Solar flares were first observed in 1859 by English astronomer Richard Carrington, and they still defy explanation. "But we're getting closer," says Forbes. One of the reasons for recent progress is the pictures of the Sun taken by telescopes aboard space observatories. "For a long time, all we had were images of the surface of the Sun," he notes. "We didn't realize it was a more complex structure. If it's invisible to you, you have no hope of getting it right."

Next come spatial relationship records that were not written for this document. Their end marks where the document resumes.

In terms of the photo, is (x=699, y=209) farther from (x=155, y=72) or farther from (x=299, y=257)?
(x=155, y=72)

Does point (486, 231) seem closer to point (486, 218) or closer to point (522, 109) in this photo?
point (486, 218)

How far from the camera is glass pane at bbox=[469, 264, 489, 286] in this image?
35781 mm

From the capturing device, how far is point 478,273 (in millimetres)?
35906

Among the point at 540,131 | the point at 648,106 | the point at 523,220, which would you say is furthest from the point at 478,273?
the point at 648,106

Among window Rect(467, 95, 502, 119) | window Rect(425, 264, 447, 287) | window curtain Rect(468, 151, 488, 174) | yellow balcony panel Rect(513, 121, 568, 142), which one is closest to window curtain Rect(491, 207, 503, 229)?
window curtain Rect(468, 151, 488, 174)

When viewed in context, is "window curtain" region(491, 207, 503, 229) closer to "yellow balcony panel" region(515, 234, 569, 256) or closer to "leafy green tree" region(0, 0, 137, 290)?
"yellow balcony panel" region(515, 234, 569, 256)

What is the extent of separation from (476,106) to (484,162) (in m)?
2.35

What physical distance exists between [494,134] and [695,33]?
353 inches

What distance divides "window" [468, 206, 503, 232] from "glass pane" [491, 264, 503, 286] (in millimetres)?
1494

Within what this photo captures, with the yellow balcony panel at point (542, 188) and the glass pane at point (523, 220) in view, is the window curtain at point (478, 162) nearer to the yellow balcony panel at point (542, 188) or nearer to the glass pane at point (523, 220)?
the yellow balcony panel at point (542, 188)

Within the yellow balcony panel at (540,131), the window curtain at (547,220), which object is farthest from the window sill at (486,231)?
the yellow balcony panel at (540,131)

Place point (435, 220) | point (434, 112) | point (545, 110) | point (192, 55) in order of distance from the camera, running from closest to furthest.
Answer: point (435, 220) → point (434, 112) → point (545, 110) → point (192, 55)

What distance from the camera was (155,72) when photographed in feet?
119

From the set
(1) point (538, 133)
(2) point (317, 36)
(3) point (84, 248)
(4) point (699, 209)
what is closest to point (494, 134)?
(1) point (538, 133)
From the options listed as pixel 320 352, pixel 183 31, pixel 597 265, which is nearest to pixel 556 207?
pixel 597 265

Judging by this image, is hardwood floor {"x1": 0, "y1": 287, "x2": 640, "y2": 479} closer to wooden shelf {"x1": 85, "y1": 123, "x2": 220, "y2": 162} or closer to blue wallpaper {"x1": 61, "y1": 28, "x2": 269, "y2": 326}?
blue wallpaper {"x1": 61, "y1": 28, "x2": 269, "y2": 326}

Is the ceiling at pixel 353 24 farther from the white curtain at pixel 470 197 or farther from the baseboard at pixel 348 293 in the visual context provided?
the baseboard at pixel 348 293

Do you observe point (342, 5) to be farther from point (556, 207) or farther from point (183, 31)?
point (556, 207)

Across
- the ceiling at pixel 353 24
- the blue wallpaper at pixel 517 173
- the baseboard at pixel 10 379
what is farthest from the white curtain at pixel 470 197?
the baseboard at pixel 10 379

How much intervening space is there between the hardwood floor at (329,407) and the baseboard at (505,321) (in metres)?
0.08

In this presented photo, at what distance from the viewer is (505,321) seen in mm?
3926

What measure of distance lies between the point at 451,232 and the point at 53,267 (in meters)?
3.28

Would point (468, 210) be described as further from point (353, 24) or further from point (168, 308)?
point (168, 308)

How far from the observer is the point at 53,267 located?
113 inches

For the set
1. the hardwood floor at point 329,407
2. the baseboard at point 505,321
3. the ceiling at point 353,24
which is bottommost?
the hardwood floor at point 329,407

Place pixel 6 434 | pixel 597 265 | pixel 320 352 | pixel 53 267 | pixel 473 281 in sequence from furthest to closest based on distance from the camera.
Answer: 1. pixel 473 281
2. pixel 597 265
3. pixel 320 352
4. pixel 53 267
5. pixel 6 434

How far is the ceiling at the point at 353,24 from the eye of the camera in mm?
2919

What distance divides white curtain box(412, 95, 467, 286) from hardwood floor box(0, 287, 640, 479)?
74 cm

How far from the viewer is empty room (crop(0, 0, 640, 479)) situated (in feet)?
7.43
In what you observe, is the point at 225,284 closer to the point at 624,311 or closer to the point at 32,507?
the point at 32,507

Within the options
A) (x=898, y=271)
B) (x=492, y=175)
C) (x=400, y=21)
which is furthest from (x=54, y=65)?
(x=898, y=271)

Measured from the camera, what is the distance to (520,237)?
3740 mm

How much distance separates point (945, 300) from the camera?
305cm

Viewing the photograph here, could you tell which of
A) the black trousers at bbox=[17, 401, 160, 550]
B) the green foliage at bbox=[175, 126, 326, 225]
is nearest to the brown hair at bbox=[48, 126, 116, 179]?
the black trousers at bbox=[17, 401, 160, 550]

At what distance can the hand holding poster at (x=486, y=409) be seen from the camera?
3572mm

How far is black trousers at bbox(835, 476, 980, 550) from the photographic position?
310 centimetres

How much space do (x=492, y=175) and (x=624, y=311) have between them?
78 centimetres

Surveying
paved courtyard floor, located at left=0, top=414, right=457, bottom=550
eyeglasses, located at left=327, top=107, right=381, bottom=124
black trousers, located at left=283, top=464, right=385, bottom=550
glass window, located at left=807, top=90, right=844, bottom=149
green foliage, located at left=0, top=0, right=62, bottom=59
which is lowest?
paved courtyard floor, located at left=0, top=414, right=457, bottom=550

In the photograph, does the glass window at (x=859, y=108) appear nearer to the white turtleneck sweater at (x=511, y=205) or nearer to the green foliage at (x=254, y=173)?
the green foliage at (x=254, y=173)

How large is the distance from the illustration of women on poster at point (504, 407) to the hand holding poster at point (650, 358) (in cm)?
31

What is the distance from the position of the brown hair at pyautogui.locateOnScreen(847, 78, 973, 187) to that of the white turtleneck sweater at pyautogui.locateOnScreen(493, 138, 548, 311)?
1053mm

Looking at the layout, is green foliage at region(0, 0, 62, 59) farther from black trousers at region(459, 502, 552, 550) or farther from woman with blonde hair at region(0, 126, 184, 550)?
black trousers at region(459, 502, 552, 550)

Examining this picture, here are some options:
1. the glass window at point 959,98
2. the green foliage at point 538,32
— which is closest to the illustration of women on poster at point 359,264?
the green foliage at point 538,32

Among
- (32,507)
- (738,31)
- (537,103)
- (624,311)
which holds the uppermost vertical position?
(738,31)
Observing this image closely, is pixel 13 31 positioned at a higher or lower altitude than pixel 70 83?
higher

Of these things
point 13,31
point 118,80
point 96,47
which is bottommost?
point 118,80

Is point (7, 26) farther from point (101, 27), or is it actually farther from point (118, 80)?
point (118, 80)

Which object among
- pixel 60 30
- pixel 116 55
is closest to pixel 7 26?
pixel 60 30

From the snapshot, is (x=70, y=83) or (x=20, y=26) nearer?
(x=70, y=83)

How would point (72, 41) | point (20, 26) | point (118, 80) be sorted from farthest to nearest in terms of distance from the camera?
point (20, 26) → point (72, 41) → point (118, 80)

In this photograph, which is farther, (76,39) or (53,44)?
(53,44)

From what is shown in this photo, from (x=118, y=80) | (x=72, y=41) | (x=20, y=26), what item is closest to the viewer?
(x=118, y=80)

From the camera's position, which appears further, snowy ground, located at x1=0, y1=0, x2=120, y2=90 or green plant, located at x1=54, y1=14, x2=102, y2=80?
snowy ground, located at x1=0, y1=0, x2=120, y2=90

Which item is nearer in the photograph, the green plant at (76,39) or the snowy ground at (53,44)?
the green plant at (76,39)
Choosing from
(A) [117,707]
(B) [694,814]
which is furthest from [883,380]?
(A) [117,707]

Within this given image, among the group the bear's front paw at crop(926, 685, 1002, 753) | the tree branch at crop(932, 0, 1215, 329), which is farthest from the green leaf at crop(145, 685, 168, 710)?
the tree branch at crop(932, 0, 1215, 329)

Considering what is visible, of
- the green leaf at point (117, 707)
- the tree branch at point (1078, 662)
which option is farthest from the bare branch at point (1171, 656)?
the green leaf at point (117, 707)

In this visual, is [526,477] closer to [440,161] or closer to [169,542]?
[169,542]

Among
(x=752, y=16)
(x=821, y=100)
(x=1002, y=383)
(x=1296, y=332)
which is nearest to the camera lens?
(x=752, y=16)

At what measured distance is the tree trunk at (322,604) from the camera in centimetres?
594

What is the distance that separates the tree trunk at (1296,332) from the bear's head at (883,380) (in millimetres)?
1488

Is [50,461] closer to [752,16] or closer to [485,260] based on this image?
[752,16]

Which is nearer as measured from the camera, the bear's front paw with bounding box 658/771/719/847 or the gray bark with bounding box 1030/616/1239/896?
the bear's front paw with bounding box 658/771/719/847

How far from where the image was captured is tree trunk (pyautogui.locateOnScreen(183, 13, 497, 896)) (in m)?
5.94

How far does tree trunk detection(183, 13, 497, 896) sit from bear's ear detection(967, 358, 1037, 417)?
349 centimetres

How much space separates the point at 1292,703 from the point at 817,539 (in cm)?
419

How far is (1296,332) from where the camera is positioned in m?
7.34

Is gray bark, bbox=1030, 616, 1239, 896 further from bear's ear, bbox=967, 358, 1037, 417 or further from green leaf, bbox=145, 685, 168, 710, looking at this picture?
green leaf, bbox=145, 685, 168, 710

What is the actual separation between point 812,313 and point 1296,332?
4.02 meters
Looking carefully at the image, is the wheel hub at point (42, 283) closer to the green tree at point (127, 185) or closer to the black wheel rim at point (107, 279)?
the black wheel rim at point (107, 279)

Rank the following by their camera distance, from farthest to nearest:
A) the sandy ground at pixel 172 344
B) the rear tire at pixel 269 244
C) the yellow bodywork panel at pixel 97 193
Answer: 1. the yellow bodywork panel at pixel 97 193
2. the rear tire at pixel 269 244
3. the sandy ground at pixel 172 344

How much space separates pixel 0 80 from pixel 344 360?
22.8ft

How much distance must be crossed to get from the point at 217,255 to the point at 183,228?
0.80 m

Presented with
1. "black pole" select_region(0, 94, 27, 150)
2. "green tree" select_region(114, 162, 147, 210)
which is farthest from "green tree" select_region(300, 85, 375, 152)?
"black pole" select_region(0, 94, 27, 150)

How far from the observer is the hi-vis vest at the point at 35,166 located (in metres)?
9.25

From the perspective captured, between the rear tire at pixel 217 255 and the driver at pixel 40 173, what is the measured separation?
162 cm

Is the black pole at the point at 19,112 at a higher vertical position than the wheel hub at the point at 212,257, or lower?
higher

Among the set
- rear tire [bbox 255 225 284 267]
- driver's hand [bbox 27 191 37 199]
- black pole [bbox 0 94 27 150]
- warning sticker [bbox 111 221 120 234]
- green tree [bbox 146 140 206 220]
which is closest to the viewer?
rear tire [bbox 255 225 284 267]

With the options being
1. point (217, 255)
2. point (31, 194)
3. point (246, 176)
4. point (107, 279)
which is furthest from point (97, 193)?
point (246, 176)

Forbes and Bhattacharjee spend a lot of time collaborating with colleagues like Torbert as they design space instruments. "We tell him [Torbert], 'If that's the case then this should happen,'" Forbes says. "'If that didn't happen, think again.'"
Bhattacharjee believes that it's a great time to be working in space physics, and an even better time to be a young person starting out in the field. "Look at the whole gamut of observational information that we have now. That was totally unavailable to someone like me when I started out," he says. "We're at a very exciting stage right now, and I think even greater things will occur in the next 25 years."
Rachel M. Collins '81 is a freelance writer who lives in York, Maine.